To survive humans must produce.
This latter thing is so because humans evolved neither the balls of bulls, nor the trunks of elephants, nor the claws of bears, nor the necks of giraffes, but the brains of Homo sapiens, with a capacity to think.
Thus property is the precise link between economics and politics.
Here's why:
The fundamental law of economics is supply and demand.
Supply means production; demand means want.
In order to live, humans must produce. This means we must use our environment.
(Sidenote: the quasi-philosophy of environmentalism - which is nothing more, or less, than "repackaged Marxism," as the co-founder of Greenpeace accurately expressed it - believes that government, in the form of an elite bureau of centralized planners, are best suited to determine this use, over and above the law of supply and demand.)
In free societies, humans are allowed to trade freely. Among other things, this means that what you produce, and the action required to produce it, are yours by right.
Fundamentally, that action is the right to property.
Property is the crux of freedom; it is also, therefore, the crux of coercion:
You cannot, in any meaningful sense, be said to be free if you are not allowed to use the things you own, including those things necessary to live.

## YOUR TASKS
• A. Answer these from the passage on property and freedom:
(i) What does it name as the fundamental law of economics?
(ii) Who, according to the sidenote, called environmentalism "repackaged Marxism"?
(iii) What are humans allowed to do in free societies?
• B. Shorten the paragraph in the passage on property and freedom that begins "In free societies, humans are allowed" while keeping its main facts.

## INFORMATION SUPPLIED
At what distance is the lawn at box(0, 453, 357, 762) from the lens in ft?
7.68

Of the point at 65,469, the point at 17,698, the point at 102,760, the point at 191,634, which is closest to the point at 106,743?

## TASK-BY-TASK OUTPUTS
• A.
(i) Supply and demand.
(ii) The co-founder of Greenpeace.
(iii) Trade freely.

• B. In free societies people may trade freely, so what they produce and the work it takes to produce it belong to them by right.